◆ Objective
Count the lines below that contain the string "measurement". Give only the number.
((
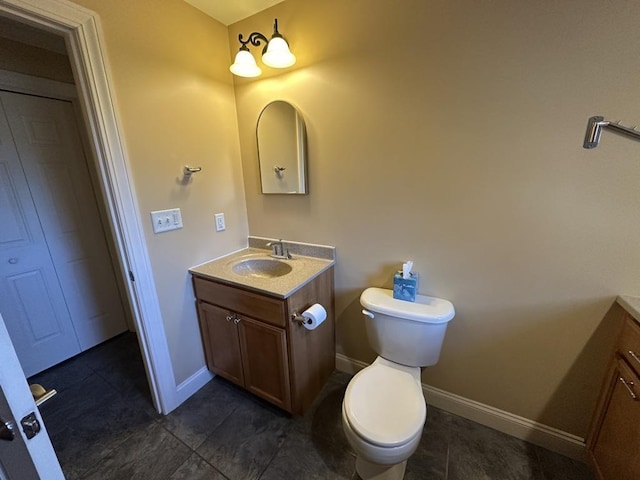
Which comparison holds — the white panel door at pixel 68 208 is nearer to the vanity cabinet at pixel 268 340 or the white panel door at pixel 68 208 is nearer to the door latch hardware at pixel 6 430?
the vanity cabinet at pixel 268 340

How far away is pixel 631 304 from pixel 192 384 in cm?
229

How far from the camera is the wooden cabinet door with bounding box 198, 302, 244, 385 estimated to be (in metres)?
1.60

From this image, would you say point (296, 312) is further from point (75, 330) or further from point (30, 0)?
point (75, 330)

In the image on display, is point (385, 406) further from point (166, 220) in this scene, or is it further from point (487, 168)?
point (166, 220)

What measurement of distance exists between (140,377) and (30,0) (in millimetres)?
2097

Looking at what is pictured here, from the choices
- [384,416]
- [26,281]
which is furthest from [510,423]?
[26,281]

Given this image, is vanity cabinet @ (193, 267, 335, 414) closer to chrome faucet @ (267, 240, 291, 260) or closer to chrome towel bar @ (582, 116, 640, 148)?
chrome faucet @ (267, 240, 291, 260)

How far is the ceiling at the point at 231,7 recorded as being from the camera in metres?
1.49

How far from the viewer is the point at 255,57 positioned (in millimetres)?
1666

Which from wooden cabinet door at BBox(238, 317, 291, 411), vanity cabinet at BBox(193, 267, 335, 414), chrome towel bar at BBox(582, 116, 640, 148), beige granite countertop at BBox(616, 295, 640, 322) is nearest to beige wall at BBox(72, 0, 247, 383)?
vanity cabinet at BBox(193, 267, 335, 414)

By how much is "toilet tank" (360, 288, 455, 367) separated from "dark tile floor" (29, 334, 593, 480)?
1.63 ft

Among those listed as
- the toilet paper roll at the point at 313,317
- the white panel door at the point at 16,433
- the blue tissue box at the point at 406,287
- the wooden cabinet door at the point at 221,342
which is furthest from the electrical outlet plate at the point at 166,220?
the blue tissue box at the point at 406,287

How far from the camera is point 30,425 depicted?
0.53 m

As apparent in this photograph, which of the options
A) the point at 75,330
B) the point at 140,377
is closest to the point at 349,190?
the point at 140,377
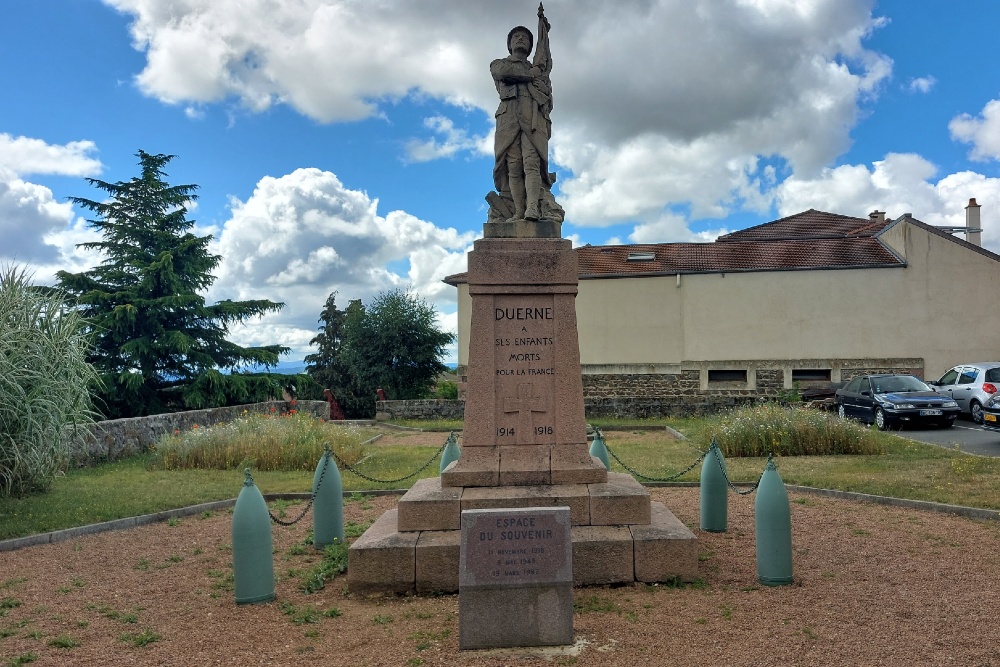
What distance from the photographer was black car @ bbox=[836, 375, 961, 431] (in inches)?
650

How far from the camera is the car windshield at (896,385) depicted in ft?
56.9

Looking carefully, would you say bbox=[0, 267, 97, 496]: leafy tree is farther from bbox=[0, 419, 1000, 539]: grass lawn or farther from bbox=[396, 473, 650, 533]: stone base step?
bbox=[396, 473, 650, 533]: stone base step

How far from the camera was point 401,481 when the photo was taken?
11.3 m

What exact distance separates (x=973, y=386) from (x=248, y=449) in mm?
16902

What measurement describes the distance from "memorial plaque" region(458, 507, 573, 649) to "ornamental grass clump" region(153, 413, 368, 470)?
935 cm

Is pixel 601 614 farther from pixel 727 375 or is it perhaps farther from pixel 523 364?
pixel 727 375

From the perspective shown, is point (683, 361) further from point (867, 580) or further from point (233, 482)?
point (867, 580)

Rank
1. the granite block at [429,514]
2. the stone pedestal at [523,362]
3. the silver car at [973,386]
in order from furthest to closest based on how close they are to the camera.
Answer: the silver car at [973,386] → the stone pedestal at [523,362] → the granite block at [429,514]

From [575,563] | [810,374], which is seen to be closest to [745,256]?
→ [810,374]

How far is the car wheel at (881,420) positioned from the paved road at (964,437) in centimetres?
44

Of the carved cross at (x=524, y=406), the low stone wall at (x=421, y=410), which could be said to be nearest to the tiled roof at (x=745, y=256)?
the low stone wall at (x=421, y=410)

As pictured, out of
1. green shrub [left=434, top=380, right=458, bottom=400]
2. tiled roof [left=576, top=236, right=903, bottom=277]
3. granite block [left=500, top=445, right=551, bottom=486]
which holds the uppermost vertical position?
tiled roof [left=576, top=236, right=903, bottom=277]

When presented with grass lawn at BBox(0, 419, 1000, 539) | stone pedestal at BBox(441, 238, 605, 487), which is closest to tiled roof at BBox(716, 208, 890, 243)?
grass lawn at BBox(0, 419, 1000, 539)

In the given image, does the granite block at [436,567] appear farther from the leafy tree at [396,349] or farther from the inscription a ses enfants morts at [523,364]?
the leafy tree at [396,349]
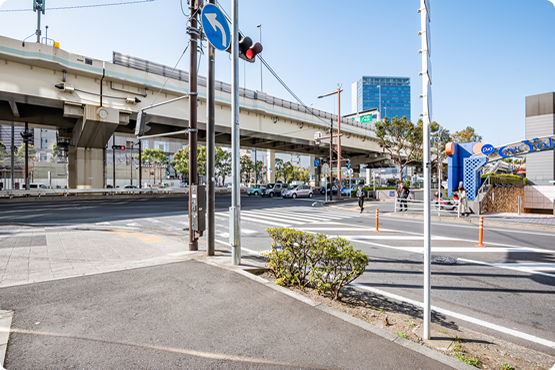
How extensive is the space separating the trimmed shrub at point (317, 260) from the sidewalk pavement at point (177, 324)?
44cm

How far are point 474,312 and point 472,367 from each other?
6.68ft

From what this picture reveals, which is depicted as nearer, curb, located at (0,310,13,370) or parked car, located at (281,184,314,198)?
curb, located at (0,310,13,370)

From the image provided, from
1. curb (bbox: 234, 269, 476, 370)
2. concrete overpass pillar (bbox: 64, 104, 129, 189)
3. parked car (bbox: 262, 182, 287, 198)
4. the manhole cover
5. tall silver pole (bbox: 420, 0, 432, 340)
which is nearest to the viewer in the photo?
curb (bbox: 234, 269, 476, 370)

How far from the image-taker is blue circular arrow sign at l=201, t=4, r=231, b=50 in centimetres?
))
◆ Task output
2